Classification performance of ML models in distinguishing between early and late PSP patients

Finally, we investigated the performance of each structural MRI metric in distinguishing between early and late patients, separately for PSP-RS and PSP-P cohorts. As shown in Table S10, both classifiers (XGB and RF) showed that the cortical metrics were superior to the brainstem measurements (MRPI and MRPI 2.0) in distinguishing between early and late patients, with cortical thickness as the best feature in both PSP-RS and PSP-P cohorts. The main difference between the two PSP phenotypes was the higher performance of subcortical volumes in distinguishing between early and late patients in PSP-P cohort than in PSP-RS cohort.

Discussion

In this study, we investigated the role of several structural MRI features including both planimetric (MRPI and MRPI 2.0) and volumetric data (cortical thickness, cortical volumes and subcortical volumes), in differentiating between PSP-RS and PSP-P patients. Machine Learning models using a combination of MRPI, and volumetric/thickness data showed the best classification performance in distinguishing between these two PSP phenotypes.

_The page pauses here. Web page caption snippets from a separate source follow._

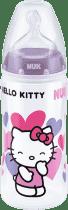 NUK FC+ Butelka HELLO KITTY PP, 300 ml, silikon, rozmiar 2, M – fioletowa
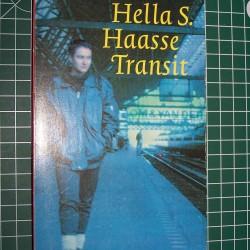 Transit - Hella S. Haase
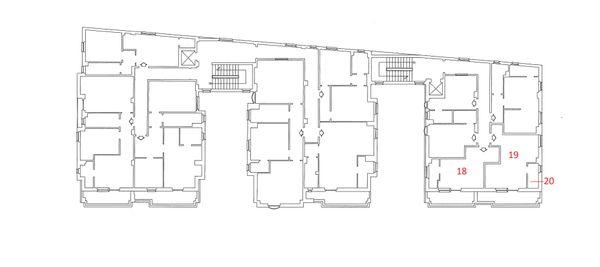 Immagine n2 - Planimetria - Piano Quarto - Asta 4217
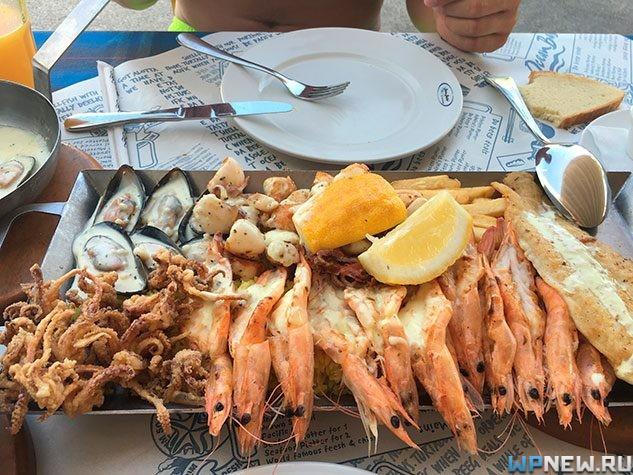 Обед в Ocean Basket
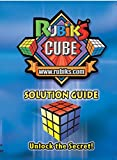 #3: Rubix cube - solution book with cube free(limited period)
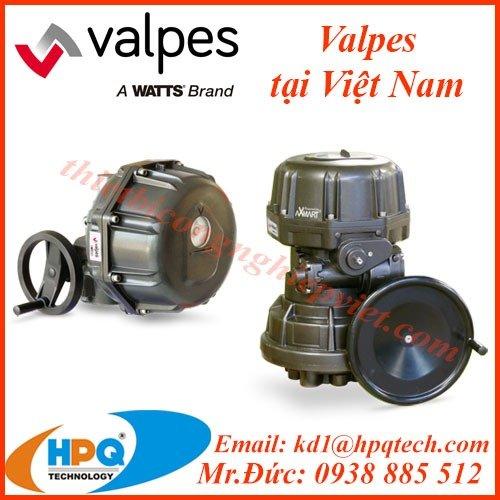Bộ truyền động điện Valpes | Nhà cung cấp Valpes Việt Nam0
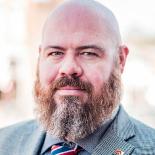 Jay Adkins Jr. Profile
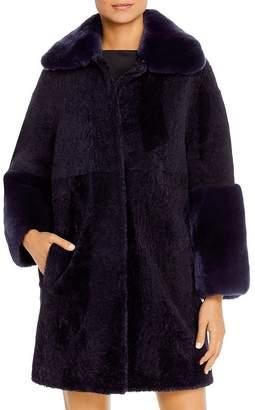 Maximilian Furs Rabbit Fur-Cuff Shearling Jacket - 100% Exclusive
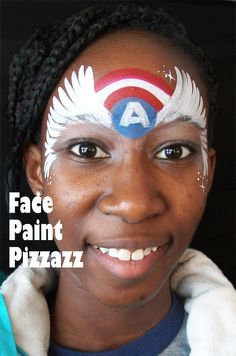 This girl version of a Captain America design was inspired by the original version by the amazing face painting artist Arhjay.  Reserve face painting for your NW Chicago suburbs event by contacting Beth at facepaintpizzazz.com.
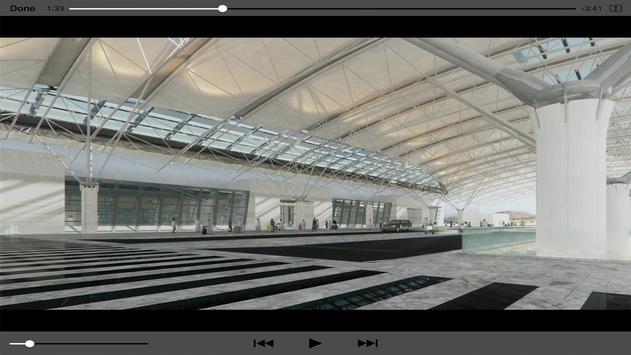 Muscat Walkthrough screenshot 11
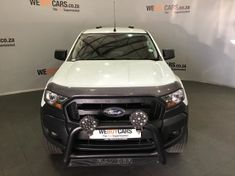 2016 Ford Ranger 2.2TDCi PU SUPCAB Kwazulu Natal Durban_3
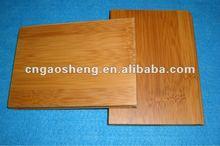 reasonable option for indoor flooring green bamboo flooring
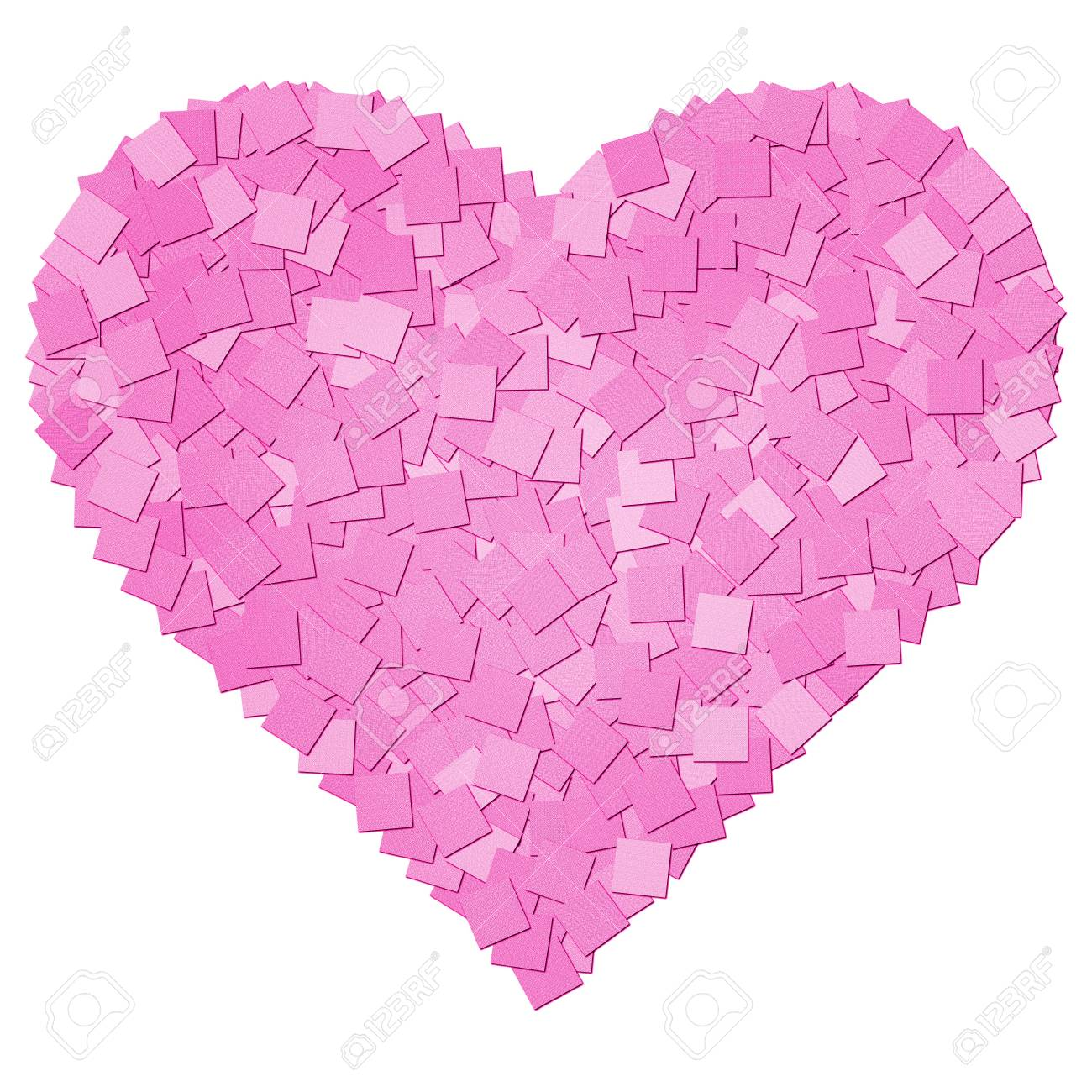 The pink canvas texture heart shape Stock Photo - 13191573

Differentiating between PSP-RS and PSP-P may be challenging in clinical practice [711], suggesting the need for objective imaging biomarkers to support the differential diagnosis between these two diseases. Previous MR studies found smaller volume of midbrain, superior cerebellar peduncles (SCPs), subthalamic nucleus and cerebellum, and more widespread white matter (WM) involvement in PSP-RS than in PSP-P at the group level [4851]. Pilot studies in small PSP cohorts reported excellent performances in differentiating between PSP-RS and PSP-P using DTI metrics in the dentatorubrothalamic tract [23, 50], but these findings were not confirmed by other authors [52, 53], making further studies necessary to explore the potential of DTI in the differential diagnosis between PSP phenotypes. Taken together, these findings suggest that no robust imaging biomarker to accurately differentiate among PSP-RS and PSP-P phenotypes at individual level is currently available.

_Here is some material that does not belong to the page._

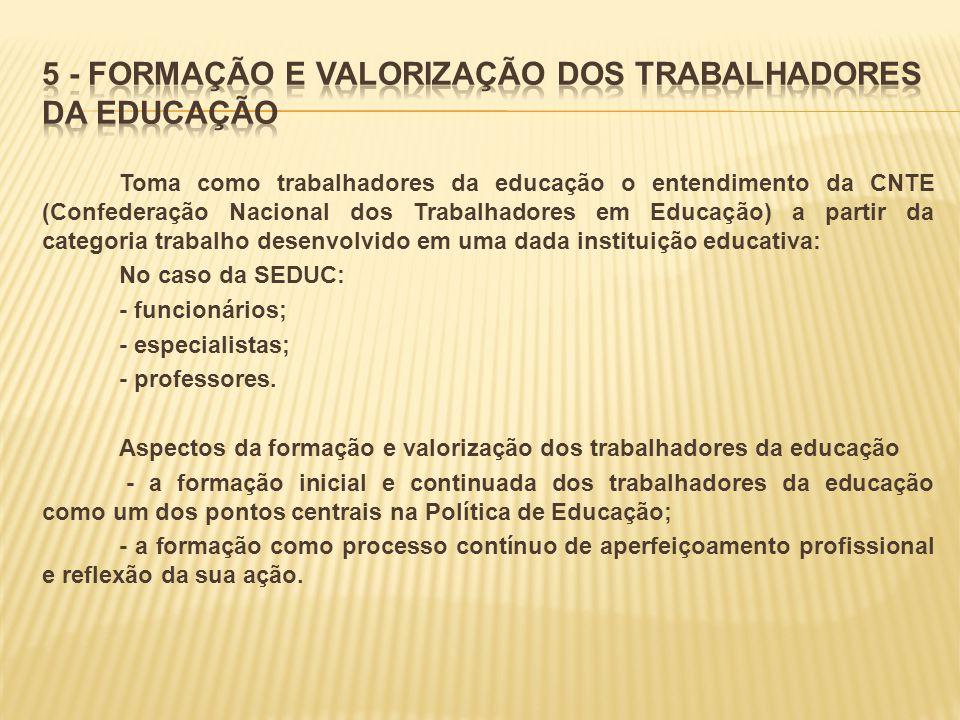 5 - FORMAÇÃO E VALORIZAÇÃO DOS TRABALHADORES DA EDUCAÇÃO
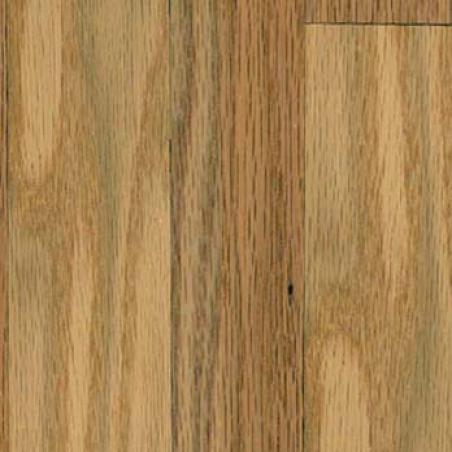 Harirs-tarkett Kingsport Red Oak Nagural Hardwood Flooring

The MRPI and MRPI 2.0 (a second version of this biomarker also including the measurement of the third ventricle width) are two well-known automated biomarkers to distinguish PSP-RS and PSP-P from other parkinsonian syndromes [17, 28]. Here, we investigated the performance of these biomarkers in distinguishing between these two PSP phenotypes. In our cohort, PSP-RS patients had higher MRPI and MRPI 2.0 values than PSP-P, and these biomarkers showed acceptable performances (AUC 0.88 and 0.81, respectively) using ROC analysis in differentiating between these two diseases. Similar results were obtained in the early PSP cohorts where MRPI and MRPI 2.0 showed AUC of 0.87 and 0.79, respectively in differentiating PSP-RS from PSP-P. Our results are in line with some previous reports [51, 54] and slightly better than others [4, 55] showing suboptimal performances of these MR biomarkers in distinguishing between PSP phenotypes. Previous evidence demonstrated that the MRPI 2.0 was more powerful than the MRPI in distinguishing patients with PSP-P from those with Parkinson’s disease (PD) [28, 29, 56]. In our study, however, the MRPI 2.0 was not superior to the MRPI in distinguishing between PSP-RS and PSP-P, likely due to the similar degree of third ventricle enlargement usually observed in these two PSP phenotypes [28].

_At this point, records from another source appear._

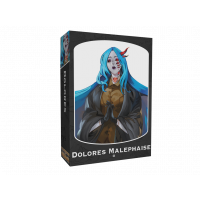 BattleCON - Dolores Malephaise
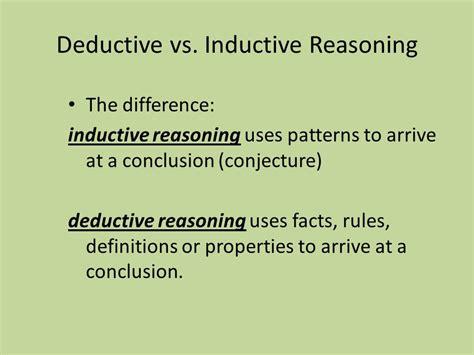 define inductive reasoning 28 images college essays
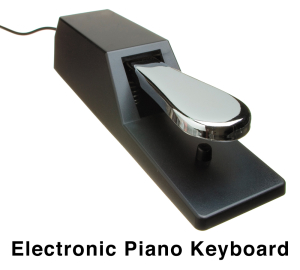 Electronic Keyboard Sustain Pedal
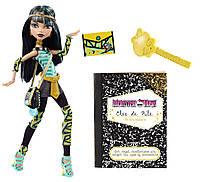 Monster High Клео Де Нил школьный выпускной Cleo De Nile  schools out
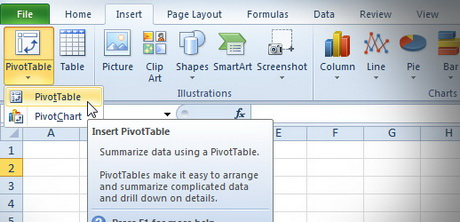 pivot-table-excel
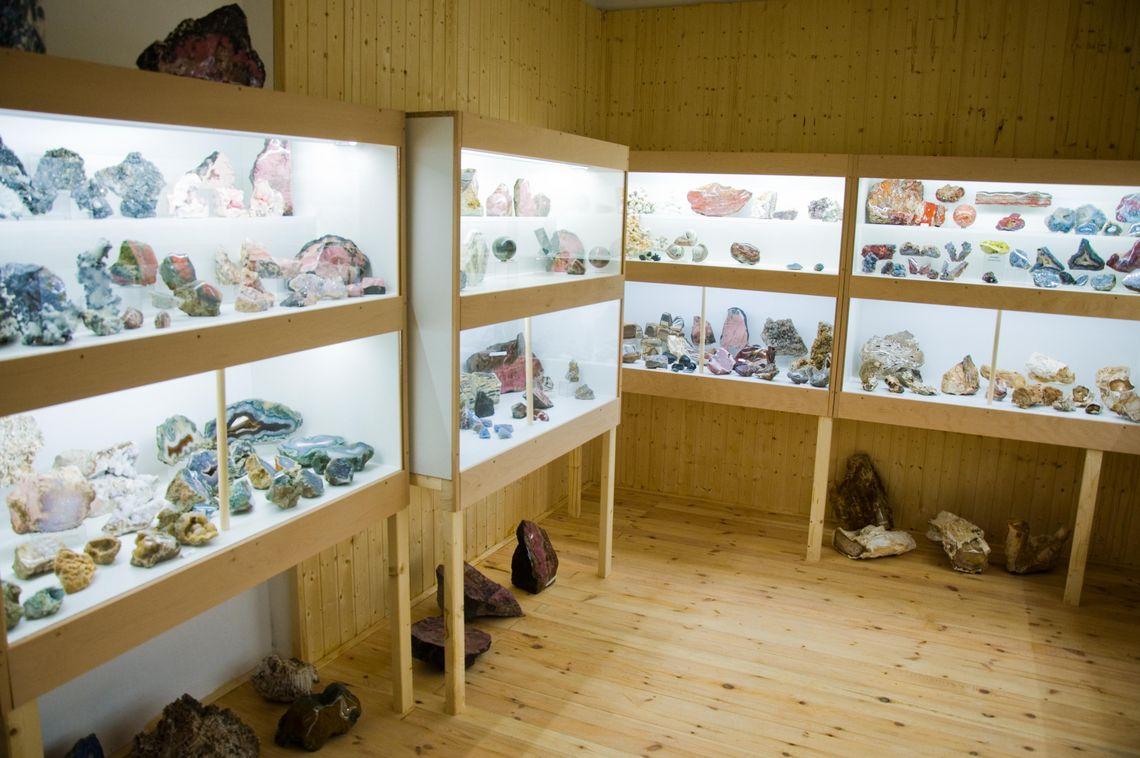 Ausstellung Steinerlebniswelt  - © Tobias Klöck , Kur- und Tourimusbüro Oy-Mittelberg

In the current study, we compared the performances of MRPI and MRPI 2.0 with those of cortical thickness, cortical volumes and subcortical volumes in differentiating between PSP-RS and PSP-P employing two of the most used decision tree-based approaches for ML classification (Random Forest and XGBoost). These ML models showed that cortical thickness, cortical volumes and subcortical volumes, used separately, were not able to accurately distinguish between PSP-RS and PSP-P patients, and that these features were less powerful than MRPI in differentiating between these two PSP phenotypes. This result may be surprising since PSP-RS and PSP-P showed significant differences in volumetric/cortical thickness atrophy of the brain. Indeed, in agreement with previous imaging and pathological data [9, 5759] a reduced volume in the thalamus, globus pallidus and cerebellum was found in PSP-RS compared to PSP-P patients. On the other hand, PSP-P patients showed more widespread cortical thinning than PSP-RS, involving also some temporal and parietal regions in addition to the frontal lobes, which were affected in both diseases. These between-group differences, however, were not large enough to allow these features to accurately classify PSP phenotypes.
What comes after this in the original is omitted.